In other words, if you think that becoming an entrepreneur is a good way to make money, you're just bad at math. Side note: you need to be pretty good at math to be a successful entrepreneur, so that's already two strikes against you.
Wrong reason number 2: To have power
You may think that starting a company and being the CEO is a good way to gain respect and authority. After all, just look at the traditional corporate organizational chart: an orderly pyramid of subordinates extends down from the CEO, perched all the way on top.
Right. But if you're starting your own company, it doesn't work that way.
When you're the CEO of a start-up, it feels like everybody is your boss. All of your employees are your boss. Your customers, your investors, even the media: they're all your boss. I've never worked for so many people as I do at Evernote. Don't expect fame and prestige either; with very few exceptions the life of an entrepreneur is humble.
Wrong reason number 3: To have more free time
I've actually had people tell me that they want to start their own company to get control of their schedule and have more free time. Let's not spend too many words on this. When you're the CEO of your own company you do get to have a very flexible schedule: you can work any twenty hours in the day you want. If you're looking to spend more time with your family, the entrepreneurial path is not recommended.
So there are many wrong reasons to want to be an entrepreneur. I think there's only one good reason:
Right reason number 1 (and only): to change the world
Of course, you don't have to be an entrepreneur to change the world. You could be a great artist, or a musician, scientist, or politician. I couldn't be any of those things because I don't have the talent. But I still wanted to have an impact--to make the universe notice, if even in a small way, that I'd lived in it. The only way left was to be an entrepreneur. And to try to be a good one.

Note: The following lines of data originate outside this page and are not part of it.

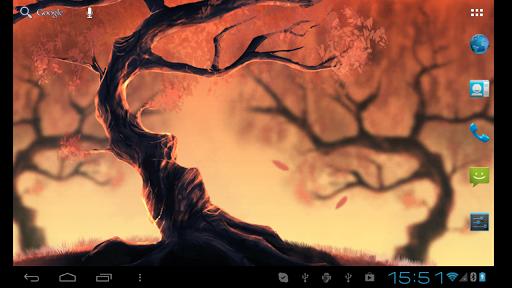 Woody Land :  Tree live wallpaper Parallax 3D free 2.5.5 screenshots 6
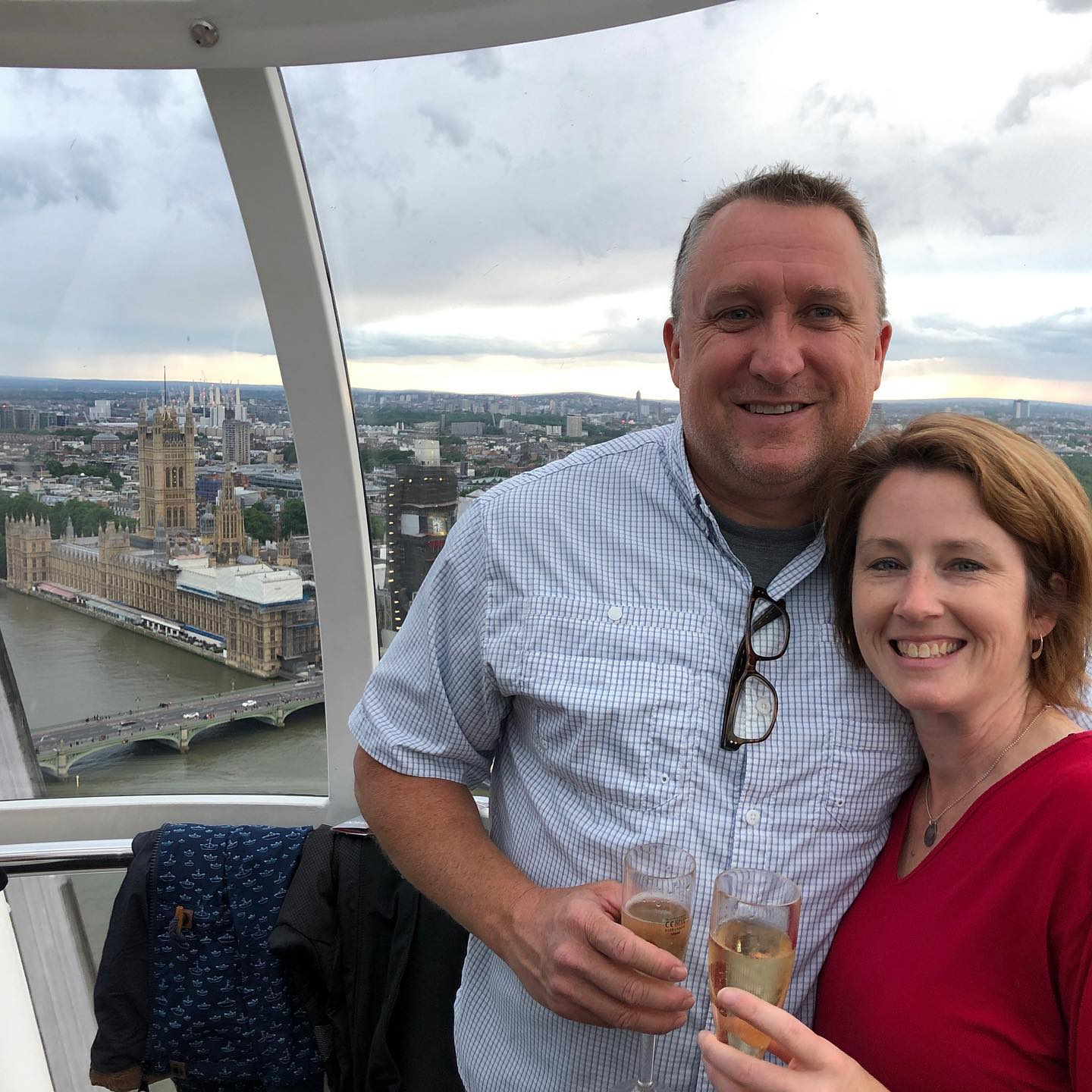 A toast on the London Eye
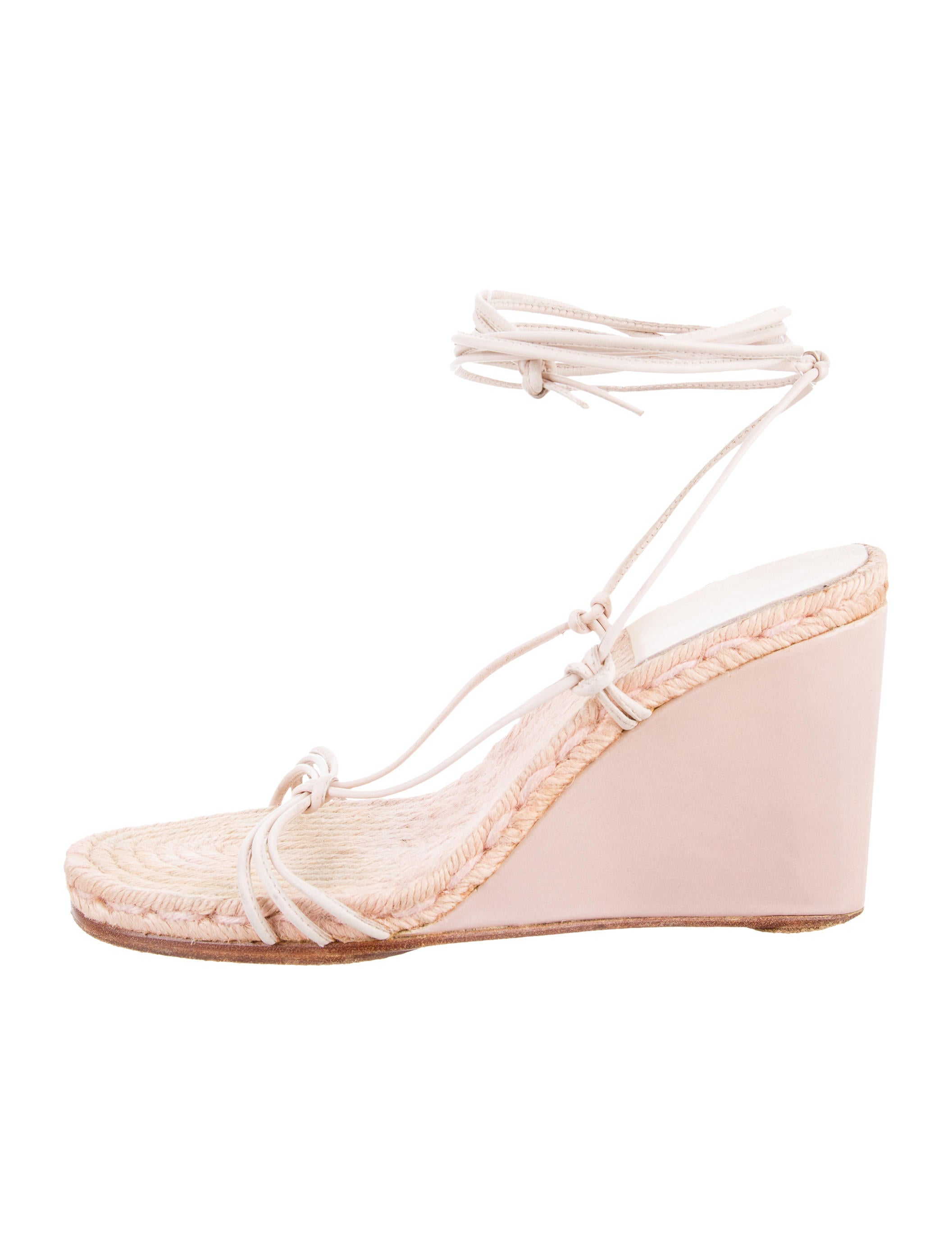 hermes women shoes - photo #24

To find out whether or not you should try as well, perform this simple mental experiment. Imagine you knew, with 100% certainty, that the following would happen if you started your company: You will work on your idea every day for ten years. It will be the hardest work you've ever done. And your idea will succeed! Millions of people will use your product and the world will be a slightly better place because of it. However, through a series of complications, you will make absolutely no money in the process. Ten years of back-breaking work, and not a single dollar to show for it. Would you still start the company?
If your answer is, "of course not," congratulations! You're a sane and reasonable person and you should stay at your job and avoid the entrepreneurial path.
If your answer is "yes"…
If your answer is "yes," you've got a very difficult road ahead of you. The bad news is, you will almost certainly fail. The good news is, if you aren't afraid of failure, and you want to start a company for the right reason, there has never been a better time to do it. There are amazing opportunities for entrepreneurs today that never existed before.
So to get back to your question: How much confidence did my co-founders and I have when starting our first business? Not very much. How certain were we that we should do it anyway? 100%. We were ready to fail.